### DATA FOR REVIEW

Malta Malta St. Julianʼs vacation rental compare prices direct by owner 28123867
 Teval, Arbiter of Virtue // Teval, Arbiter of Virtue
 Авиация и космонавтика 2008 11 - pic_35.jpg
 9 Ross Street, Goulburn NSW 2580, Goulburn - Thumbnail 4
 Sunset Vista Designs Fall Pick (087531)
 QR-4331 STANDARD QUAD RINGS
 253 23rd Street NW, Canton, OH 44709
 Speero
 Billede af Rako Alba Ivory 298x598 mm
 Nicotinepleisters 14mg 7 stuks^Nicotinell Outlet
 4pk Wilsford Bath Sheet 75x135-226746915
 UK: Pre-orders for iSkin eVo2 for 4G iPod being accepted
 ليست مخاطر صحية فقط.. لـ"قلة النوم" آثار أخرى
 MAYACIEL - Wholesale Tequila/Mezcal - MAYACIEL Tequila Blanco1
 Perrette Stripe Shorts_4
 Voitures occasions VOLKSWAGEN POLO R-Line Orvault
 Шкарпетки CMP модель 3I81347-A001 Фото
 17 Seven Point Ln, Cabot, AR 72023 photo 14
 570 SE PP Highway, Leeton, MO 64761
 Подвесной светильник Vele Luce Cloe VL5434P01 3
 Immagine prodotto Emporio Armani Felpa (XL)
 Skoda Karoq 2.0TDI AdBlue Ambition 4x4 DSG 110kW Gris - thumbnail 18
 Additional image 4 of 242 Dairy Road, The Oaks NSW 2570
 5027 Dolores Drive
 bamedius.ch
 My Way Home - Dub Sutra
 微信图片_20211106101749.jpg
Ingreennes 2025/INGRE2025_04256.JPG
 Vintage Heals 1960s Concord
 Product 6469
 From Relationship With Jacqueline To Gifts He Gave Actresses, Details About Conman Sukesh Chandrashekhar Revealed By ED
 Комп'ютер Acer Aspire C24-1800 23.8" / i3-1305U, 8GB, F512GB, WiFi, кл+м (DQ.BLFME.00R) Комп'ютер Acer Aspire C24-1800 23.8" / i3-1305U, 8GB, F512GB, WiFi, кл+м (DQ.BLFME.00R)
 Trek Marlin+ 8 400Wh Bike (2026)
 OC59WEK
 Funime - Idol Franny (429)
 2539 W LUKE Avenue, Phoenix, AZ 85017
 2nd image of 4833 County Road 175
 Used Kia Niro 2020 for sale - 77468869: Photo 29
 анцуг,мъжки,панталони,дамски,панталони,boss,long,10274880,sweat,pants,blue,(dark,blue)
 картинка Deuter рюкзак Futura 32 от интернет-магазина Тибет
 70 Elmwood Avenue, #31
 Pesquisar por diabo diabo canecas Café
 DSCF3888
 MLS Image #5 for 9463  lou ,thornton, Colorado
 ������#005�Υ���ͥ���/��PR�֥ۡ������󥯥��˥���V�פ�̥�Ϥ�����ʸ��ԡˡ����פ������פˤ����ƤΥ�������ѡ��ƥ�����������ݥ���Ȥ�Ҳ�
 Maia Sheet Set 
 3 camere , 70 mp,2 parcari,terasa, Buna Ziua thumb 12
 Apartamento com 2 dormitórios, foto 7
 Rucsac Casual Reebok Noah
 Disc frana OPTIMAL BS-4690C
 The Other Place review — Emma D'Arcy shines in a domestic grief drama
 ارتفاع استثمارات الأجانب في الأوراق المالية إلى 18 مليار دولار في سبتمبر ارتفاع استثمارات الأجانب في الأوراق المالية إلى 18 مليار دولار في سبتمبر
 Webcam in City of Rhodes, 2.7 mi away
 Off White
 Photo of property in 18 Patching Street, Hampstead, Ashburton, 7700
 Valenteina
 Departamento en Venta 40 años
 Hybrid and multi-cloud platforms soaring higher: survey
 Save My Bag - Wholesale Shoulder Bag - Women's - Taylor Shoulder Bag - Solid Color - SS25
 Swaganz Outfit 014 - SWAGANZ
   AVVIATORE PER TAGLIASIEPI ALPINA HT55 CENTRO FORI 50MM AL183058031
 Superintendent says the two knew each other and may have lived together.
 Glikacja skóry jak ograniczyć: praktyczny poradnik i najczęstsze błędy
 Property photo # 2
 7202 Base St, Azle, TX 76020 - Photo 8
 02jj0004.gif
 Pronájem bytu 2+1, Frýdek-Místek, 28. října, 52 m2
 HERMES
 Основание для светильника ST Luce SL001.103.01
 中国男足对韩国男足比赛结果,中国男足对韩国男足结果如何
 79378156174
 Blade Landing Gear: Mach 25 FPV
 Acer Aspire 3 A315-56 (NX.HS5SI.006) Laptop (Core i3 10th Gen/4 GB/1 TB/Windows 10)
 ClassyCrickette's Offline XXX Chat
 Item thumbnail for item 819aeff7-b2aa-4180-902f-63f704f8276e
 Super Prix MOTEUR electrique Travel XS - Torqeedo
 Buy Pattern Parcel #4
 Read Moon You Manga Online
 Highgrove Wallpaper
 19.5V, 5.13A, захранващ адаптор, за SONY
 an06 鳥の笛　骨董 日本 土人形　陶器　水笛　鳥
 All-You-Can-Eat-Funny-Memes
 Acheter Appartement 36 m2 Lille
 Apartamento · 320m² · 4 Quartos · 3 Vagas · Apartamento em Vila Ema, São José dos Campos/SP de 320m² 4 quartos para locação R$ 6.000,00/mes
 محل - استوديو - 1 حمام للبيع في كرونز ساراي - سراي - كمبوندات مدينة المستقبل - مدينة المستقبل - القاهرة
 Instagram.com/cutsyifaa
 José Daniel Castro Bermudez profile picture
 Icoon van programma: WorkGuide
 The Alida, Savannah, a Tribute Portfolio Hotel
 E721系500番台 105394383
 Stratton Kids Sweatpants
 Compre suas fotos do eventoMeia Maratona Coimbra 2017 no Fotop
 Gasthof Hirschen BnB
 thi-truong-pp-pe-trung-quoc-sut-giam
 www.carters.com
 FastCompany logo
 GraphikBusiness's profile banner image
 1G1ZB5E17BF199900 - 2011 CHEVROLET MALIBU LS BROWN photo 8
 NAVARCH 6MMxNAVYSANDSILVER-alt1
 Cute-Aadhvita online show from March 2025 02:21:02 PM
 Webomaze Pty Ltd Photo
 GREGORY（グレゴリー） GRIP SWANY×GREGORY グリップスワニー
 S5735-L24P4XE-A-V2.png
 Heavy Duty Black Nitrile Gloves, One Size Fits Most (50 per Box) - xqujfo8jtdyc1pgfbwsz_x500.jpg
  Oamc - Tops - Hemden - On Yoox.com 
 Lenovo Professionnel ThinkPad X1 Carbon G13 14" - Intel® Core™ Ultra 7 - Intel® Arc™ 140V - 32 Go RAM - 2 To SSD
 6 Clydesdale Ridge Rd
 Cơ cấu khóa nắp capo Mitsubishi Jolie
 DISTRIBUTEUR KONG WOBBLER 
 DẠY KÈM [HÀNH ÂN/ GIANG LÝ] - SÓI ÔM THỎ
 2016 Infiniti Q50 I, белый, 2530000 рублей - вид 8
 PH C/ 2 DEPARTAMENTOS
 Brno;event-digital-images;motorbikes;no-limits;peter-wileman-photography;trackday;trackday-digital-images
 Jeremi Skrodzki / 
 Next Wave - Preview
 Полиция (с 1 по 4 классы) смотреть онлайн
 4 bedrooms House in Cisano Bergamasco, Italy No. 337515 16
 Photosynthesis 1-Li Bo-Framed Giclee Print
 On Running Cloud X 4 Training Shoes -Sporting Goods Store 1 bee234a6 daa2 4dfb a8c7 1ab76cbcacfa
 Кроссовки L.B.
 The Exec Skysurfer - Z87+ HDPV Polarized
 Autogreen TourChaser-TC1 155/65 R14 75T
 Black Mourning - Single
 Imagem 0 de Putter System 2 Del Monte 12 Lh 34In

######

§ **TASK**
What you return must match the records above exactly, line for line.

§ **OUTPUT FOR THIS TASK**
Malta Malta St. Julianʼs vacation rental compare prices direct by owner 28123867
 Teval, Arbiter of Virtue // Teval, Arbiter of Virtue
 Авиация и космонавтика 2008 11 - pic_35.jpg
 9 Ross Street, Goulburn NSW 2580, Goulburn - Thumbnail 4
 Sunset Vista Designs Fall Pick (087531)
 QR-4331 STANDARD QUAD RINGS
 253 23rd Street NW, Canton, OH 44709
 Speero
 Billede af Rako Alba Ivory 298x598 mm
 Nicotinepleisters 14mg 7 stuks^Nicotinell Outlet
 4pk Wilsford Bath Sheet 75x135-226746915
 UK: Pre-orders for iSkin eVo2 for 4G iPod being accepted
 ليست مخاطر صحية فقط.. لـ"قلة النوم" آثار أخرى
 MAYACIEL - Wholesale Tequila/Mezcal - MAYACIEL Tequila Blanco1
 Perrette Stripe Shorts_4
 Voitures occasions VOLKSWAGEN POLO R-Line Orvault
 Шкарпетки CMP модель 3I81347-A001 Фото
 17 Seven Point Ln, Cabot, AR 72023 photo 14
 570 SE PP Highway, Leeton, MO 64761
 Подвесной светильник Vele Luce Cloe VL5434P01 3
 Immagine prodotto Emporio Armani Felpa (XL)
 Skoda Karoq 2.0TDI AdBlue Ambition 4x4 DSG 110kW Gris - thumbnail 18
 Additional image 4 of 242 Dairy Road, The Oaks NSW 2570
 5027 Dolores Drive
 bamedius.ch
 My Way Home - Dub Sutra
 微信图片_20211106101749.jpg
Ingreennes 2025/INGRE2025_04256.JPG
 Vintage Heals 1960s Concord
 Product 6469
 From Relationship With Jacqueline To Gifts He Gave Actresses, Details About Conman Sukesh Chandrashekhar Revealed By ED
 Комп'ютер Acer Aspire C24-1800 23.8" / i3-1305U, 8GB, F512GB, WiFi, кл+м (DQ.BLFME.00R) Комп'ютер Acer Aspire C24-1800 23.8" / i3-1305U, 8GB, F512GB, WiFi, кл+м (DQ.BLFME.00R)
 Trek Marlin+ 8 400Wh Bike (2026)
 OC59WEK
 Funime - Idol Franny (429)
 2539 W LUKE Avenue, Phoenix, AZ 85017
 2nd image of 4833 County Road 175
 Used Kia Niro 2020 for sale - 77468869: Photo 29
 анцуг,мъжки,панталони,дамски,панталони,boss,long,10274880,sweat,pants,blue,(dark,blue)
 картинка Deuter рюкзак Futura 32 от интернет-магазина Тибет
 70 Elmwood Avenue, #31
 Pesquisar por diabo diabo canecas Café
 DSCF3888
 MLS Image #5 for 9463  lou ,thornton, Colorado
 ������#005�Υ���ͥ���/��PR�֥ۡ������󥯥��˥���V�פ�̥�Ϥ�����ʸ��ԡˡ����פ������פˤ����ƤΥ�������ѡ��ƥ�����������ݥ���Ȥ�Ҳ�
 Maia Sheet Set 
 3 camere , 70 mp,2 parcari,terasa, Buna Ziua thumb 12
 Apartamento com 2 dormitórios, foto 7
 Rucsac Casual Reebok Noah
 Disc frana OPTIMAL BS-4690C
 The Other Place review — Emma D'Arcy shines in a domestic grief drama
 ارتفاع استثمارات الأجانب في الأوراق المالية إلى 18 مليار دولار في سبتمبر ارتفاع استثمارات الأجانب في الأوراق المالية إلى 18 مليار دولار في سبتمبر
 Webcam in City of Rhodes, 2.7 mi away
 Off White
 Photo of property in 18 Patching Street, Hampstead, Ashburton, 7700
 Valenteina
 Departamento en Venta 40 años
 Hybrid and multi-cloud platforms soaring higher: survey
 Save My Bag - Wholesale Shoulder Bag - Women's - Taylor Shoulder Bag - Solid Color - SS25
 Swaganz Outfit 014 - SWAGANZ
   AVVIATORE PER TAGLIASIEPI ALPINA HT55 CENTRO FORI 50MM AL183058031
 Superintendent says the two knew each other and may have lived together.
 Glikacja skóry jak ograniczyć: praktyczny poradnik i najczęstsze błędy
 Property photo # 2
 7202 Base St, Azle, TX 76020 - Photo 8
 02jj0004.gif
 Pronájem bytu 2+1, Frýdek-Místek, 28. října, 52 m2
 HERMES
 Основание для светильника ST Luce SL001.103.01
 中国男足对韩国男足比赛结果,中国男足对韩国男足结果如何
 79378156174
 Blade Landing Gear: Mach 25 FPV
 Acer Aspire 3 A315-56 (NX.HS5SI.006) Laptop (Core i3 10th Gen/4 GB/1 TB/Windows 10)
 ClassyCrickette's Offline XXX Chat
 Item thumbnail for item 819aeff7-b2aa-4180-902f-63f704f8276e
 Super Prix MOTEUR electrique Travel XS - Torqeedo
 Buy Pattern Parcel #4
 Read Moon You Manga Online
 Highgrove Wallpaper
 19.5V, 5.13A, захранващ адаптор, за SONY
 an06 鳥の笛　骨董 日本 土人形　陶器　水笛　鳥
 All-You-Can-Eat-Funny-Memes
 Acheter Appartement 36 m2 Lille
 Apartamento · 320m² · 4 Quartos · 3 Vagas · Apartamento em Vila Ema, São José dos Campos/SP de 320m² 4 quartos para locação R$ 6.000,00/mes
 محل - استوديو - 1 حمام للبيع في كرونز ساراي - سراي - كمبوندات مدينة المستقبل - مدينة المستقبل - القاهرة
 Instagram.com/cutsyifaa
 José Daniel Castro Bermudez profile picture
 Icoon van programma: WorkGuide
 The Alida, Savannah, a Tribute Portfolio Hotel
 E721系500番台 105394383
 Stratton Kids Sweatpants
 Compre suas fotos do eventoMeia Maratona Coimbra 2017 no Fotop
 Gasthof Hirschen BnB
 thi-truong-pp-pe-trung-quoc-sut-giam
 www.carters.com
 FastCompany logo
 GraphikBusiness's profile banner image
 1G1ZB5E17BF199900 - 2011 CHEVROLET MALIBU LS BROWN photo 8
 NAVARCH 6MMxNAVYSANDSILVER-alt1
 Cute-Aadhvita online show from March 2025 02:21:02 PM
 Webomaze Pty Ltd Photo
 GREGORY（グレゴリー） GRIP SWANY×GREGORY グリップスワニー
 S5735-L24P4XE-A-V2.png
 Heavy Duty Black Nitrile Gloves, One Size Fits Most (50 per Box) - xqujfo8jtdyc1pgfbwsz_x500.jpg
  Oamc - Tops - Hemden - On Yoox.com 
 Lenovo Professionnel ThinkPad X1 Carbon G13 14" - Intel® Core™ Ultra 7 - Intel® Arc™ 140V - 32 Go RAM - 2 To SSD
 6 Clydesdale Ridge Rd
 Cơ cấu khóa nắp capo Mitsubishi Jolie
 DISTRIBUTEUR KONG WOBBLER 
 DẠY KÈM [HÀNH ÂN/ GIANG LÝ] - SÓI ÔM THỎ
 2016 Infiniti Q50 I, белый, 2530000 рублей - вид 8
 PH C/ 2 DEPARTAMENTOS
 Brno;event-digital-images;motorbikes;no-limits;peter-wileman-photography;trackday;trackday-digital-images
 Jeremi Skrodzki / 
 Next Wave - Preview
 Полиция (с 1 по 4 классы) смотреть онлайн
 4 bedrooms House in Cisano Bergamasco, Italy No. 337515 16
 Photosynthesis 1-Li Bo-Framed Giclee Print
 On Running Cloud X 4 Training Shoes -Sporting Goods Store 1 bee234a6 daa2 4dfb a8c7 1ab76cbcacfa
 Кроссовки L.B.
 The Exec Skysurfer - Z87+ HDPV Polarized
 Autogreen TourChaser-TC1 155/65 R14 75T
 Black Mourning - Single
 Imagem 0 de Putter System 2 Del Monte 12 Lh 34In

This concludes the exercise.